Job: A Comedy of Justice (1984) is a novel by Robert A. Heinlein, satirizing various notions of Heaven, Hell, deities and the destiny of Humanity. The novel's name invokes the biblical story of Job, and the satire Jurgen, A Comedy of Justice by James Branch Cabell.

Quotes[edit]

Did something happen to me like that which Mr. Wells described in Men Like Gods?
I was utterly confused. A stranger in a strange land, I was overcome by customs new and shocking.
I do not think, in retrospect, that I would have made my condition worse had I simply blurted out my predicament. I would not have been believed.
At Ragnarok the world as we know it will be destroyed. But that is not the end...
Nothing is ever finished, nothing is ever perfect, but over and over again the race of men gets another chance to do better than last time, ever and again without end.
I am sorry... but I do believe that Loki is loose. The signs show it. Now anything can happen...
I have never lied to you. I've had to hold back some things until I was free to speak, that's all...
I have powers that you can't imagine. I have limitations that you cannot imagine, too...
Somebody should tell all of Yahweh's followers, Jews and Christians, that there is no such thing as a free lunch.
I am about to take you in to see — no, for you to be seen by — an Entity who is to me, and to my brother your god Yahweh, as Yahweh is to you...
The Chairman, whatever He or It or She may be, had reached into my mind with some sort of hypnosis to create an ambience in which I could relax.
Oy! Every prophecy I fulfilled! And now He tells me consistent I am not! This is justice?
  • The Authority — his name was Cheevers — had been annoying me ever since I had joined the ship. I leaned forward and said quietly into his ear, "If those children walk through the fire, do you have the guts to do likewise?"
    Let this be a lesson to you. Learn by my bad example. Never let an oaf cause you to lose your judgement. Some seconds later I found that my challenge had been turned against me and. — somehow! — all three, the Authority, the Skeptic, and the Well-Traveled Man, had each bet me a hundred that I would not dare walk the fire pit, stipulating that the children walked first.

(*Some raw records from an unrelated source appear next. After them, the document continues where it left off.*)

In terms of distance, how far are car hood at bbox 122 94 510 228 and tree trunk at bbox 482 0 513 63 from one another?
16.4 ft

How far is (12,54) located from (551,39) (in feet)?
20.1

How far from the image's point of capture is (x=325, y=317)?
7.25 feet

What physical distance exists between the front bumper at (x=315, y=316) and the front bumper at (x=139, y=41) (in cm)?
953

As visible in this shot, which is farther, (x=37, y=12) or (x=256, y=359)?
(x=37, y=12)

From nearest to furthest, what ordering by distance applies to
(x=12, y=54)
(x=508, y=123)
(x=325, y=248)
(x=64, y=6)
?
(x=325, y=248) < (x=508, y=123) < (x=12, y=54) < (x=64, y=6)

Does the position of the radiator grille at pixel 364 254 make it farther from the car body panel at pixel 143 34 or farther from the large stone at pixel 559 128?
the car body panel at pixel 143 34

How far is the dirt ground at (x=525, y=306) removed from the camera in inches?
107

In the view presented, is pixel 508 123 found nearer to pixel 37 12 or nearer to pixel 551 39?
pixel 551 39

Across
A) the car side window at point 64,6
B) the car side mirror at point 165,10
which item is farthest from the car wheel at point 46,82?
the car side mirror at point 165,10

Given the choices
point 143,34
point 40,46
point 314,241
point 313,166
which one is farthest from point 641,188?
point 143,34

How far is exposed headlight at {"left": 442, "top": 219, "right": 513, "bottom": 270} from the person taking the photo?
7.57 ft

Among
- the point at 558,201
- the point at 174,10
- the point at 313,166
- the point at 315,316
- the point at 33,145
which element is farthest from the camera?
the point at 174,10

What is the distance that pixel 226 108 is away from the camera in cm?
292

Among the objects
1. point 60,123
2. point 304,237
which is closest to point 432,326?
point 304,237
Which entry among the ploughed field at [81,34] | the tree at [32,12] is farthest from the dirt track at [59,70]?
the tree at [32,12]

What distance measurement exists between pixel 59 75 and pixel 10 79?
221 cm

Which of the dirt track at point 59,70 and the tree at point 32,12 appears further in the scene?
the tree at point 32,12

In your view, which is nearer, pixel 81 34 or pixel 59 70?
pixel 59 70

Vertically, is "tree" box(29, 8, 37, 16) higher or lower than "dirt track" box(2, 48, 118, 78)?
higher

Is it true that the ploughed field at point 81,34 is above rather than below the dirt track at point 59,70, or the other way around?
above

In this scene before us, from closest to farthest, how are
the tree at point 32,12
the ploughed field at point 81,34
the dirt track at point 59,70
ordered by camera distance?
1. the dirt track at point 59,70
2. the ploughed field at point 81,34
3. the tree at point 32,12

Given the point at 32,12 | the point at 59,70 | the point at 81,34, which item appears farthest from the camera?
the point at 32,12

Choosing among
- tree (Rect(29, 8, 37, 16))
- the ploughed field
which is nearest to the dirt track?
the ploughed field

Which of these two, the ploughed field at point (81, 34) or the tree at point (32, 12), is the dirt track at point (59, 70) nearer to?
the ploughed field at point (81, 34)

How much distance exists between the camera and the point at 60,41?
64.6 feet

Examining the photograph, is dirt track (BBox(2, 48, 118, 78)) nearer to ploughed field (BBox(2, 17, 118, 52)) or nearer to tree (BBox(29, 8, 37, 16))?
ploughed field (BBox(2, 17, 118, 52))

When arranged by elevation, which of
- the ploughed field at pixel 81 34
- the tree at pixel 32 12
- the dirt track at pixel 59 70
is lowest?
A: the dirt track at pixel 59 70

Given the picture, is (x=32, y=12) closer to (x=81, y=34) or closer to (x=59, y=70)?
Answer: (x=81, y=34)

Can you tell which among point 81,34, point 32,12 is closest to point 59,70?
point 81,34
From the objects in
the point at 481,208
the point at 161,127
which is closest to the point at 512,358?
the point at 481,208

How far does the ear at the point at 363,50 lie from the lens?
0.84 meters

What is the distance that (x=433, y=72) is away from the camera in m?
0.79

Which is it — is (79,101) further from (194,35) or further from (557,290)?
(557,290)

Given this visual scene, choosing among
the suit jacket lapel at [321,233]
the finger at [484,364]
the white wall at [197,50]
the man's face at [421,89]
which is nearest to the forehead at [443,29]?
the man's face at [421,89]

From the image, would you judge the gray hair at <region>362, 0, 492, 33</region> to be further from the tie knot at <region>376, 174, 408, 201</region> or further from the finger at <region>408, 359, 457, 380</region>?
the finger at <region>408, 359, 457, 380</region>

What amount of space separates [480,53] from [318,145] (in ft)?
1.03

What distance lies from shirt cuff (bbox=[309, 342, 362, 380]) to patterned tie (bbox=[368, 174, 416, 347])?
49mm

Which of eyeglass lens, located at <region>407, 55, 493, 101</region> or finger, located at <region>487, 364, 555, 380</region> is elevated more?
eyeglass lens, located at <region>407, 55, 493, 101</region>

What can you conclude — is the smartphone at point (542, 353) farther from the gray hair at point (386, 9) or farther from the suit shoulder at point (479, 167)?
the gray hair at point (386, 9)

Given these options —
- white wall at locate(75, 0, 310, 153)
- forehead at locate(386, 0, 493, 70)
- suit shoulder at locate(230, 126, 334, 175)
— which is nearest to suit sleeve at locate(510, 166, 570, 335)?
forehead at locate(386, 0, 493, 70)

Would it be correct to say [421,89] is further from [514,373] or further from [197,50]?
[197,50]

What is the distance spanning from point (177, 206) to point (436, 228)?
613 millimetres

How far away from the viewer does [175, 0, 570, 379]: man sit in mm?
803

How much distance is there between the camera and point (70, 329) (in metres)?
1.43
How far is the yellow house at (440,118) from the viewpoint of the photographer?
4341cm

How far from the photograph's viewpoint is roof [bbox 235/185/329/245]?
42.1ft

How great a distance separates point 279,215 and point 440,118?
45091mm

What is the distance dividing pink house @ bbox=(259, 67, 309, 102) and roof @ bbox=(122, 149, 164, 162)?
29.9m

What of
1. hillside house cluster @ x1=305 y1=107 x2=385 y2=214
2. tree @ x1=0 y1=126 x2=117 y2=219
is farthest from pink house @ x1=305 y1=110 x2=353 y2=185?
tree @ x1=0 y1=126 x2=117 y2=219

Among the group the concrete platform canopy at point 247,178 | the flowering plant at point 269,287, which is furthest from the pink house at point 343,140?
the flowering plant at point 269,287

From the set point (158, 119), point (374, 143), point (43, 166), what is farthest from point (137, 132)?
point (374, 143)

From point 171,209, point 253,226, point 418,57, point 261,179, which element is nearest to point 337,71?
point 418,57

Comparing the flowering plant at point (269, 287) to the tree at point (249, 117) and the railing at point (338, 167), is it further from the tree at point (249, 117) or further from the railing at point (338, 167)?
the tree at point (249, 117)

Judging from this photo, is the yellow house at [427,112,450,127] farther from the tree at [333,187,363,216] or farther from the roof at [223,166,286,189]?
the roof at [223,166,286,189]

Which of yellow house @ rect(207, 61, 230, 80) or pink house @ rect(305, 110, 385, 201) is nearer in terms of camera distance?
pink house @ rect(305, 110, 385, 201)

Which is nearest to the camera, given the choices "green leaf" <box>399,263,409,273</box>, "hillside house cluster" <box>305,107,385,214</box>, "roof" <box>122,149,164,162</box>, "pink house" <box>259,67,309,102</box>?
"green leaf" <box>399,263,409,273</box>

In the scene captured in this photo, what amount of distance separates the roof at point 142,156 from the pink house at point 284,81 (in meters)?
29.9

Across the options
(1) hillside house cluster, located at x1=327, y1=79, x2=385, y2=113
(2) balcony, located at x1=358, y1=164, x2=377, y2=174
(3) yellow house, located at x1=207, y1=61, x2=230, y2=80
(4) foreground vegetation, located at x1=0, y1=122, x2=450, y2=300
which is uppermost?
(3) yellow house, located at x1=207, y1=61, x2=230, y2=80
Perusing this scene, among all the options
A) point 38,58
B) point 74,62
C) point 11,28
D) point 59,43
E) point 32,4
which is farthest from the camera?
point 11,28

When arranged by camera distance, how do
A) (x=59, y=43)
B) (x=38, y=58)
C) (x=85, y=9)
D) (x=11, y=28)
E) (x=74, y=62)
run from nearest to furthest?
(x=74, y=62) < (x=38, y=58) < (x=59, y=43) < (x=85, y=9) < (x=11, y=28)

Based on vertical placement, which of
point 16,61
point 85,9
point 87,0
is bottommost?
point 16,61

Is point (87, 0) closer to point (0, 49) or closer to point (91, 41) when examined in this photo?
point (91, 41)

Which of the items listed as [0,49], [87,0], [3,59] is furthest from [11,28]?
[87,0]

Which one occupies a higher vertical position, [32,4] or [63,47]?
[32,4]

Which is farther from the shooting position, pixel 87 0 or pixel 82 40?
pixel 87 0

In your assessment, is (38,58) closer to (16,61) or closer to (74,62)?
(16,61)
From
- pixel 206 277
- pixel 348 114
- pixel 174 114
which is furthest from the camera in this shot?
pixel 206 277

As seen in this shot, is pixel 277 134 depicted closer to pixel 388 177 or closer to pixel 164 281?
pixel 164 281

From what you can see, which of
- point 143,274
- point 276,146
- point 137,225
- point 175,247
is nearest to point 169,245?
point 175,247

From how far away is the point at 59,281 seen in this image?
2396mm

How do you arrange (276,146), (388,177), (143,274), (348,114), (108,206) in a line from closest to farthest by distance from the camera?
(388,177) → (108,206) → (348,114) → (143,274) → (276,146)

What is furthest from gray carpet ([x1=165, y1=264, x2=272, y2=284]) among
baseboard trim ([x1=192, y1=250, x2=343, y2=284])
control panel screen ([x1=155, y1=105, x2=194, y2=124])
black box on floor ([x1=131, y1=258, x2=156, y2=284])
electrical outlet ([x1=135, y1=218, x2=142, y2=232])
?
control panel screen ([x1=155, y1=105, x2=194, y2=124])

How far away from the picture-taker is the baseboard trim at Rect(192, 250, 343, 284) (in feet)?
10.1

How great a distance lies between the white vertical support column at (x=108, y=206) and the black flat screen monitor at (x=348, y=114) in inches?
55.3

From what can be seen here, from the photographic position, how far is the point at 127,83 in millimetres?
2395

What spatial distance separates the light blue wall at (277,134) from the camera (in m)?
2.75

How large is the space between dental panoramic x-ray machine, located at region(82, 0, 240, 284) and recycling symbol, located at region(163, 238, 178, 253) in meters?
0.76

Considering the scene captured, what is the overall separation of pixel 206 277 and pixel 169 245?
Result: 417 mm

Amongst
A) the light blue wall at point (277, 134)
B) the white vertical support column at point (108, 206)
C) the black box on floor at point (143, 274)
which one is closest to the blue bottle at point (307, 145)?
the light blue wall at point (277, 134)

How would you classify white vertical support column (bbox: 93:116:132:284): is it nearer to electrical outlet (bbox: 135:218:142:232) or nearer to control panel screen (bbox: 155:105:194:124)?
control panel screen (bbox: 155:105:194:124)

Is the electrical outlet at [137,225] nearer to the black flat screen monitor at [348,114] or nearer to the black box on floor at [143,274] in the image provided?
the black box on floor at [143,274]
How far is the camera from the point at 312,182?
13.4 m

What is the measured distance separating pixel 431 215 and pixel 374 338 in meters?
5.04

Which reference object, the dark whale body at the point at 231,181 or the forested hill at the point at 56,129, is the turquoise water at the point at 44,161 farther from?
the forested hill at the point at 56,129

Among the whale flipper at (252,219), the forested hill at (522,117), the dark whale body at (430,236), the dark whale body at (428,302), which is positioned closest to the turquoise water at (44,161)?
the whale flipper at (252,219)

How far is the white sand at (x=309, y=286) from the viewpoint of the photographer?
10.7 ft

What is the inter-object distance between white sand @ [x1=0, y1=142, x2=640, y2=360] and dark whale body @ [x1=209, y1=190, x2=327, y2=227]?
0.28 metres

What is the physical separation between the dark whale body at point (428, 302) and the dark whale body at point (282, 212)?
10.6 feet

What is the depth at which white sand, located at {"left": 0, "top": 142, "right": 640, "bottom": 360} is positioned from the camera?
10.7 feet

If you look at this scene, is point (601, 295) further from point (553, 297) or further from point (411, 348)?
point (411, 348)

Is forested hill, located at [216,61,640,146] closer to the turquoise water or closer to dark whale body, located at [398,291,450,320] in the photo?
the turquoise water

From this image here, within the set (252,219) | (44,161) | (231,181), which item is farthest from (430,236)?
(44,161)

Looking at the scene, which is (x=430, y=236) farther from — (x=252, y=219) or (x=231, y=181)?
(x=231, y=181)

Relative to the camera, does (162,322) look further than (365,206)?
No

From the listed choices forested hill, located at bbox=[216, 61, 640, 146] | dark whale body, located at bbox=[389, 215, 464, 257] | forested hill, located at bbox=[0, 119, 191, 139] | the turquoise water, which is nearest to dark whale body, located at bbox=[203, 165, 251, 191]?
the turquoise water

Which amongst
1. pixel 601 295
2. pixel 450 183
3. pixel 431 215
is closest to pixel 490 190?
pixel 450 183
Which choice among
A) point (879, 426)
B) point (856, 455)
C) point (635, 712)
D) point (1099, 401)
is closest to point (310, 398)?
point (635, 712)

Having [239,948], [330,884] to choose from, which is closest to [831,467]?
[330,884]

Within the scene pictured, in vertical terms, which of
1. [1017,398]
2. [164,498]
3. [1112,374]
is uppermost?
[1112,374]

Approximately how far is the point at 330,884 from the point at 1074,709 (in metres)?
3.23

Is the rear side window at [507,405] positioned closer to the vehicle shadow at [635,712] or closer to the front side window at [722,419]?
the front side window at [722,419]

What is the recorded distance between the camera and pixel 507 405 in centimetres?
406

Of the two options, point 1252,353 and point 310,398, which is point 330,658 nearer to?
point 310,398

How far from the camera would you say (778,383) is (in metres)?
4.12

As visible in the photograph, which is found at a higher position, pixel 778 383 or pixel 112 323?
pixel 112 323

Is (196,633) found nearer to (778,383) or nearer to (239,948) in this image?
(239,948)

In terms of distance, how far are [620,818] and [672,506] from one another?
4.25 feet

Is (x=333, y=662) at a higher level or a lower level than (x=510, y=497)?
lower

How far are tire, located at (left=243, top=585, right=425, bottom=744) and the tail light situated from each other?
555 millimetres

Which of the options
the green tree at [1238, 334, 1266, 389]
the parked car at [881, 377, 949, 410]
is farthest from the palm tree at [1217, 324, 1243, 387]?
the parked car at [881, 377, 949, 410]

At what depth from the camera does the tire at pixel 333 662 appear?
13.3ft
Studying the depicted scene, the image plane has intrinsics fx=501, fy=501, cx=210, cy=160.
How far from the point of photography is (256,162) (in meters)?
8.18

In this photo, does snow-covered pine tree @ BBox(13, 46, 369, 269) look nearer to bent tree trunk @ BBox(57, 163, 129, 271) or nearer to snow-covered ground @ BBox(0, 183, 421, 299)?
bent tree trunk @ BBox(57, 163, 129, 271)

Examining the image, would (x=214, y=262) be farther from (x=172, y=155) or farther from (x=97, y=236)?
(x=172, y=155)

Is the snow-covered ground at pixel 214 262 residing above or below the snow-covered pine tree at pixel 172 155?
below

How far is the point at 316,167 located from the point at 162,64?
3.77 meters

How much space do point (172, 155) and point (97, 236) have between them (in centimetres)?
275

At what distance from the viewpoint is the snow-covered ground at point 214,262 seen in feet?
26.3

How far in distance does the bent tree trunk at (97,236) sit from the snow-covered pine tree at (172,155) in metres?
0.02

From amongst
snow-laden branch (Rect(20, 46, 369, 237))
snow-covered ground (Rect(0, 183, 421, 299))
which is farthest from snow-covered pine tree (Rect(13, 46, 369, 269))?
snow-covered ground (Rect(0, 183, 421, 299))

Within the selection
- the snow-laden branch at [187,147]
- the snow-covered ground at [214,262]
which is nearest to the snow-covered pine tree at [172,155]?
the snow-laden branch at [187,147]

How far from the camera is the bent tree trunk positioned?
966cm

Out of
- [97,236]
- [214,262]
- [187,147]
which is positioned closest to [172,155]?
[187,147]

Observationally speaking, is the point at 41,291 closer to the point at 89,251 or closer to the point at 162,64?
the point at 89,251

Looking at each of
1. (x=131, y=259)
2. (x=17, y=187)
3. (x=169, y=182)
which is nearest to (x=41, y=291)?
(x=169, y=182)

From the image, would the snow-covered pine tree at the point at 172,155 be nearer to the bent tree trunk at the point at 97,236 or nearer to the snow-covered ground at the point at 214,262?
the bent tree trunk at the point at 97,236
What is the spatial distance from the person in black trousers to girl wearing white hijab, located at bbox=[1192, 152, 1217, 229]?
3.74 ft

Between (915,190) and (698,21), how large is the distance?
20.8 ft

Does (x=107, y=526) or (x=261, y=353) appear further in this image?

    • Alexander Hergensheimer (aka Alec Graham), Ch. 1
  • I felt smothered and discovered that I had been holding my breath. So I gasped — and regretted it. Over a fire pit that vast there is blistering gas and smoke and carbon dioxide and carbon monoxide and something that may be Satan's halitosis, but not enough oxygen to matter.
    • Alex, Ch. 1
  • There is nothing wrong with being scared... as long as you don't let it affect you until the danger is over. Being hysterical is okay, too... afterwards and in private. Tears are not unmanly... in the bathroom with the door locked. The difference between a coward and a brave man is mostly a matter of timing.
    • Alex, Ch. 2
  • Hypotheses:
a) Something preposterous has happened to the world around me, or
b) Something preposterous has happened to Alex Hergensheimer's mind; he should be locked up and sedated.
I could not think of a third hypothesis; those two seemed to cover all bases. The second hypothesis I need not waste time on. If, I were raising snakes in my hat, eventually other people would notice and come around with a straitjacket and put me in a nice padded room.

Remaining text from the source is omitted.